*** Available data ***

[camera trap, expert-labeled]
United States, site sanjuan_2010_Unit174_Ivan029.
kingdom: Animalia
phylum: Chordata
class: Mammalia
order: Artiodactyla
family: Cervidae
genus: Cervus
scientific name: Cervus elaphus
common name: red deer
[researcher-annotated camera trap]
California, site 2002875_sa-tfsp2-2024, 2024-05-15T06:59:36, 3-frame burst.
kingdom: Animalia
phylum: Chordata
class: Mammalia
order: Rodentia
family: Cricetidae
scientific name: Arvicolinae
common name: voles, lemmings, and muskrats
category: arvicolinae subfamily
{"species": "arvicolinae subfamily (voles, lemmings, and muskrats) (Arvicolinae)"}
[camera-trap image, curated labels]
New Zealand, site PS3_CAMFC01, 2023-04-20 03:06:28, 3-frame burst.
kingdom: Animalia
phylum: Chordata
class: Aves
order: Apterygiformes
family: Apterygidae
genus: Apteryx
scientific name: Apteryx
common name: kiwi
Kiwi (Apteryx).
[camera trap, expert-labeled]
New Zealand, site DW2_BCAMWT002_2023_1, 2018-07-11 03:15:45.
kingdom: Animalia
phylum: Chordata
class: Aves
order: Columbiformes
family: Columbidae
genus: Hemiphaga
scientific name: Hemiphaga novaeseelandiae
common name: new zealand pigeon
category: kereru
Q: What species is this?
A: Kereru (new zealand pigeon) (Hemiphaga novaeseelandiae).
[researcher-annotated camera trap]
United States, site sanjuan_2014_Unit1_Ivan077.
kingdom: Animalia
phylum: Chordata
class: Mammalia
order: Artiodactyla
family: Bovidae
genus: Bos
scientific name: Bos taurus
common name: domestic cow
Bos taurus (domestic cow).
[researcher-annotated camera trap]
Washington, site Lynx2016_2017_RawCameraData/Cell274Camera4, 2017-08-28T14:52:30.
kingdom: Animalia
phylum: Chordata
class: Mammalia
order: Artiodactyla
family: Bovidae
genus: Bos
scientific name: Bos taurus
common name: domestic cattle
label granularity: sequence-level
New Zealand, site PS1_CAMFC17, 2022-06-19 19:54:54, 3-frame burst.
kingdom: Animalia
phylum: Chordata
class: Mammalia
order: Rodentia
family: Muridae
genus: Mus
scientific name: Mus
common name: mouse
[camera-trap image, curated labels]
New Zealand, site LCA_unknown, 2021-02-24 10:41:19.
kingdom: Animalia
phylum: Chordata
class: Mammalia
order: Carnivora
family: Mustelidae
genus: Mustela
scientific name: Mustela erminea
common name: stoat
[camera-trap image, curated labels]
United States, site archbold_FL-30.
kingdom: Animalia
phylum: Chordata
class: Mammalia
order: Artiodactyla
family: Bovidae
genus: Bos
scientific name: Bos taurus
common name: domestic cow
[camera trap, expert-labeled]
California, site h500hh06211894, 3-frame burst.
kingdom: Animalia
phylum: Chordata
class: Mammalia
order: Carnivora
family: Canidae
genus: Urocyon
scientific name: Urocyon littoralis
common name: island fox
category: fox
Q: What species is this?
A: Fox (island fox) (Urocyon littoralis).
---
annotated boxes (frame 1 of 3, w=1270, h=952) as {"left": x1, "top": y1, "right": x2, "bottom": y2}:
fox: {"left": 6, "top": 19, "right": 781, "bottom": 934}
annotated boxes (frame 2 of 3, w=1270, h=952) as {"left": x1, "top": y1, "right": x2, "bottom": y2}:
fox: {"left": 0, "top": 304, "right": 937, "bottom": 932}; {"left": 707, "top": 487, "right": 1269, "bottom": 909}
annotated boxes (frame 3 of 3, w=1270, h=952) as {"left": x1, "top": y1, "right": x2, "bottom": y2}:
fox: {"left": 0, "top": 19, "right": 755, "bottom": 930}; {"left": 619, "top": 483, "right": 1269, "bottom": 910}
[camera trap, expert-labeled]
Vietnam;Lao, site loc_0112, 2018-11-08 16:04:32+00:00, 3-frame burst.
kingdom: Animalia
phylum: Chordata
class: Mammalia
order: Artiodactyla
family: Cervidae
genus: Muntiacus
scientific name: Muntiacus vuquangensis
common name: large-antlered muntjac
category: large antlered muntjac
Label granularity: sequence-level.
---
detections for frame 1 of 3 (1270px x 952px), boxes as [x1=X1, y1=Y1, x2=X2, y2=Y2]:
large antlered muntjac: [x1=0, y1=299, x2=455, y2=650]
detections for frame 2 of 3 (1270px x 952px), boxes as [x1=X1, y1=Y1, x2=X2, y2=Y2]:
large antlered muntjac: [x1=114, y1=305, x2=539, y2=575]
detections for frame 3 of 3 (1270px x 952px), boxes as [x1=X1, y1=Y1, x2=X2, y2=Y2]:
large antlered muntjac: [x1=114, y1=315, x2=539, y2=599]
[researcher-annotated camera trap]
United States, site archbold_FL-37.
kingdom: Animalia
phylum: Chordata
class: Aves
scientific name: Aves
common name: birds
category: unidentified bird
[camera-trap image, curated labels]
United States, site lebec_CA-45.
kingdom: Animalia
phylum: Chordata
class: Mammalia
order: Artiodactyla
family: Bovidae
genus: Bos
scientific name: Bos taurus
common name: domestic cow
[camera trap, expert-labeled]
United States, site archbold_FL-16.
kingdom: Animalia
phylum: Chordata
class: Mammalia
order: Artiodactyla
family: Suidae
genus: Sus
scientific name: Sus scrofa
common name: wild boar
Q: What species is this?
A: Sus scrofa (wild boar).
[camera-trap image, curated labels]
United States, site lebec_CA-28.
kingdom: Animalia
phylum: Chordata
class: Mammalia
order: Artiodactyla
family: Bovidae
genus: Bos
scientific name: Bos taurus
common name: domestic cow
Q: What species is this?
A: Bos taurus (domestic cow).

*** End of Available data ***

*What is expected:* For each record above, print an exact copy.

*Solution for this task:*
[camera trap, expert-labeled]
United States, site sanjuan_2010_Unit174_Ivan029.
kingdom: Animalia
phylum: Chordata
class: Mammalia
order: Artiodactyla
family: Cervidae
genus: Cervus
scientific name: Cervus elaphus
common name: red deer
[researcher-annotated camera trap]
California, site 2002875_sa-tfsp2-2024, 2024-05-15T06:59:36, 3-frame burst.
kingdom: Animalia
phylum: Chordata
class: Mammalia
order: Rodentia
family: Cricetidae
scientific name: Arvicolinae
common name: voles, lemmings, and muskrats
category: arvicolinae subfamily
{"species": "arvicolinae subfamily (voles, lemmings, and muskrats) (Arvicolinae)"}
[camera-trap image, curated labels]
New Zealand, site PS3_CAMFC01, 2023-04-20 03:06:28, 3-frame burst.
kingdom: Animalia
phylum: Chordata
class: Aves
order: Apterygiformes
family: Apterygidae
genus: Apteryx
scientific name: Apteryx
common name: kiwi
Kiwi (Apteryx).
[camera trap, expert-labeled]
New Zealand, site DW2_BCAMWT002_2023_1, 2018-07-11 03:15:45.
kingdom: Animalia
phylum: Chordata
class: Aves
order: Columbiformes
family: Columbidae
genus: Hemiphaga
scientific name: Hemiphaga novaeseelandiae
common name: new zealand pigeon
category: kereru
Q: What species is this?
A: Kereru (new zealand pigeon) (Hemiphaga novaeseelandiae).
[researcher-annotated camera trap]
United States, site sanjuan_2014_Unit1_Ivan077.
kingdom: Animalia
phylum: Chordata
class: Mammalia
order: Artiodactyla
family: Bovidae
genus: Bos
scientific name: Bos taurus
common name: domestic cow
Bos taurus (domestic cow).
[researcher-annotated camera trap]
Washington, site Lynx2016_2017_RawCameraData/Cell274Camera4, 2017-08-28T14:52:30.
kingdom: Animalia
phylum: Chordata
class: Mammalia
order: Artiodactyla
family: Bovidae
genus: Bos
scientific name: Bos taurus
common name: domestic cattle
label granularity: sequence-level
New Zealand, site PS1_CAMFC17, 2022-06-19 19:54:54, 3-frame burst.
kingdom: Animalia
phylum: Chordata
class: Mammalia
order: Rodentia
family: Muridae
genus: Mus
scientific name: Mus
common name: mouse
[camera-trap image, curated labels]
New Zealand, site LCA_unknown, 2021-02-24 10:41:19.
kingdom: Animalia
phylum: Chordata
class: Mammalia
order: Carnivora
family: Mustelidae
genus: Mustela
scientific name: Mustela erminea
common name: stoat
[camera-trap image, curated labels]
United States, site archbold_FL-30.
kingdom: Animalia
phylum: Chordata
class: Mammalia
order: Artiodactyla
family: Bovidae
genus: Bos
scientific name: Bos taurus
common name: domestic cow
[camera trap, expert-labeled]
California, site h500hh06211894, 3-frame burst.
kingdom: Animalia
phylum: Chordata
class: Mammalia
order: Carnivora
family: Canidae
genus: Urocyon
scientific name: Urocyon littoralis
common name: island fox
category: fox
Q: What species is this?
A: Fox (island fox) (Urocyon littoralis).
---
annotated boxes (frame 1 of 3, w=1270, h=952) as {"left": x1, "top": y1, "right": x2, "bottom": y2}:
fox: {"left": 6, "top": 19, "right": 781, "bottom": 934}
annotated boxes (frame 2 of 3, w=1270, h=952) as {"left": x1, "top": y1, "right": x2, "bottom": y2}:
fox: {"left": 0, "top": 304, "right": 937, "bottom": 932}; {"left": 707, "top": 487, "right": 1269, "bottom": 909}
annotated boxes (frame 3 of 3, w=1270, h=952) as {"left": x1, "top": y1, "right": x2, "bottom": y2}:
fox: {"left": 0, "top": 19, "right": 755, "bottom": 930}; {"left": 619, "top": 483, "right": 1269, "bottom": 910}
[camera trap, expert-labeled]
Vietnam;Lao, site loc_0112, 2018-11-08 16:04:32+00:00, 3-frame burst.
kingdom: Animalia
phylum: Chordata
class: Mammalia
order: Artiodactyla
family: Cervidae
genus: Muntiacus
scientific name: Muntiacus vuquangensis
common name: large-antlered muntjac
category: large antlered muntjac
Label granularity: sequence-level.
---
detections for frame 1 of 3 (1270px x 952px), boxes as [x1=X1, y1=Y1, x2=X2, y2=Y2]:
large antlered muntjac: [x1=0, y1=299, x2=455, y2=650]
detections for frame 2 of 3 (1270px x 952px), boxes as [x1=X1, y1=Y1, x2=X2, y2=Y2]:
large antlered muntjac: [x1=114, y1=305, x2=539, y2=575]
detections for frame 3 of 3 (1270px x 952px), boxes as [x1=X1, y1=Y1, x2=X2, y2=Y2]:
large antlered muntjac: [x1=114, y1=315, x2=539, y2=599]
[researcher-annotated camera trap]
United States, site archbold_FL-37.
kingdom: Animalia
phylum: Chordata
class: Aves
scientific name: Aves
common name: birds
category: unidentified bird
[camera-trap image, curated labels]
United States, site lebec_CA-45.
kingdom: Animalia
phylum: Chordata
class: Mammalia
order: Artiodactyla
family: Bovidae
genus: Bos
scientific name: Bos taurus
common name: domestic cow
[camera trap, expert-labeled]
United States, site archbold_FL-16.
kingdom: Animalia
phylum: Chordata
class: Mammalia
order: Artiodactyla
family: Suidae
genus: Sus
scientific name: Sus scrofa
common name: wild boar
Q: What species is this?
A: Sus scrofa (wild boar).
[camera-trap image, curated labels]
United States, site lebec_CA-28.
kingdom: Animalia
phylum: Chordata
class: Mammalia
order: Artiodactyla
family: Bovidae
genus: Bos
scientific name: Bos taurus
common name: domestic cow
Q: What species is this?
A: Bos taurus (domestic cow).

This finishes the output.